07H00 : après avoir encore un peu dormi dans le shuttle (et mis le livret de mots fléchés hors de portée de Christophe), nous repartons vers Paris.

08H00 : nous avons fait un long détour par Dunkerque. Involontaire semble-t-il. Toutefois, je garde un peu de sauce à la menthe pour le chauffeur au cas où…

11H50 : pour tenir la journée, nous nous envoyons une dernière rasade de poire.
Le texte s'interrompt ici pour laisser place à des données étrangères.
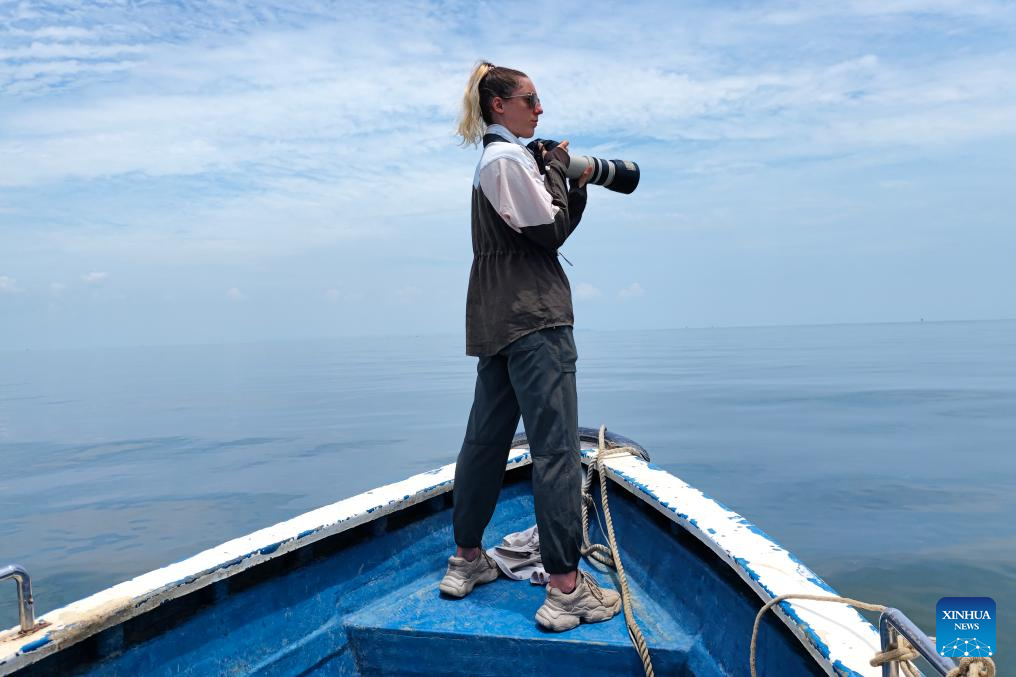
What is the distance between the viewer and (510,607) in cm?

12H20 : arrivée à Jean Bouin. Nous sommes accueillis en vainqueurs par les passants de la station Porte de Saint Cloud.

Conclusion : match de merde, excellent week-end.

Sylv@in95
24/05/2005, 16h30
merci pour ce récit très apréciable :lol:

Mary-Mary
24/05/2005, 17h23
c'était un fort joli récit dit donc!!!!!! :lol:

looping
24/05/2005, 21h33
Bah ce bus l'était bien sympa... yavai bien à boire (punch et autres) yavai de l'ambiance... entre nous. Désolé si on a dérangé des gens (william pollar par exemple) les twingos blanches etaient apréciées... La picardie, la creuse, le nord et paris était bien présent... je crois. Dommage que les joueurs ou Mr guazzini ne soit pas passé nous voir apres le match. mais jlé comprend. Merci pour tout en tout cas c'était énorme!

ToOm
25/05/2005, 04h28
Sympa comme CR.

Vous avez fait vite dites donc pour rejoindre le ferry bande de veinards ;)

zarton
25/05/2005, 10h00
Sympa comme CR.

Vous avez fait vite dites donc pour rejoindre le ferry bande de veinards ;)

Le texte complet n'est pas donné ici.